Python Soil Analysis — Deep Dive
Architecture of a soil analysis pipeline
A complete soil analysis system covers three domains: spectral prediction (lab-scale), spatial mapping (landscape-scale), and temporal monitoring (multi-year tracking). Python handles all three with different library combinations.
Lab Samples → Spectroscopy → Calibration Model → Rapid Predictions
+ Covariates (DEM, Climate, Satellite) → Digital Soil Mapping
→ Field-level property maps → Management recommendations
Spectral preprocessing
Raw soil spectra require preprocessing to remove noise and enhance chemically relevant features:
import numpy as np
from scipy.signal import savgol_filter
def preprocess_spectra(
spectra: np.ndarray,
wavelengths: np.ndarray,
method: str = "snv_sg1"
) -> np.ndarray:
"""Preprocess soil reflectance spectra.
Args:
spectra: shape (n_samples, n_wavelengths)

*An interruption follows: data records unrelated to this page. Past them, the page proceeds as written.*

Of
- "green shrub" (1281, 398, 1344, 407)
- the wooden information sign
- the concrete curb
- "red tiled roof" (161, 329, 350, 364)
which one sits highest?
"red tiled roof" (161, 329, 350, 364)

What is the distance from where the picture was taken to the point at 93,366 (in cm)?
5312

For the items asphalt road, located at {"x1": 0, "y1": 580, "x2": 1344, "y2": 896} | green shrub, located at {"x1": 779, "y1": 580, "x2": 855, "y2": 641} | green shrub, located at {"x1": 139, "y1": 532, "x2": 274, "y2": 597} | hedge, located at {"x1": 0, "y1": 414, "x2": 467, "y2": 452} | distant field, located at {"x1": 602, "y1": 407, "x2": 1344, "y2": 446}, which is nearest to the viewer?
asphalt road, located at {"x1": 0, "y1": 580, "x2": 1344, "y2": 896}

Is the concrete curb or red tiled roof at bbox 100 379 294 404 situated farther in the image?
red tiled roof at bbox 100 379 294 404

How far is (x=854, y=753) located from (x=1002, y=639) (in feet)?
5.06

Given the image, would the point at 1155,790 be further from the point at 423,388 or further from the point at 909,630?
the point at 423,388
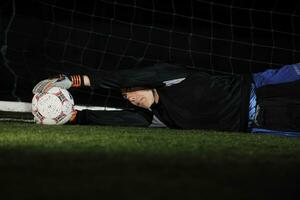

wavelengths: shape (n_wavelengths,)
method: preprocessing pipeline name
"""
processed = spectra.copy()
if "snv" in method:
# Standard Normal Variate — corrects for scatter effects
means = processed.mean(axis=1, keepdims=True)
stds = processed.std(axis=1, keepdims=True)
processed = (processed - means) / (stds + 1e-10)
if "sg1" in method:
# Savitzky-Golay 1st derivative — enhances absorption features
processed = savgol_filter(
processed, window_length=11, polyorder=2,
deriv=1, axis=1
)
elif "sg2" in method:
# 2nd derivative — sharper feature resolution
processed = savgol_filter(
processed, window_length=17, polyorder=2,
deriv=2, axis=1
)
if "cr" in method:
# Continuum removal — isolates individual absorption features
processed = continuum_removal(processed, wavelengths)
return processed
def continuum_removal(spectra: np.ndarray, wavelengths: np.ndarray) -> np.ndarray:
"""Remove spectral continuum using convex hull."""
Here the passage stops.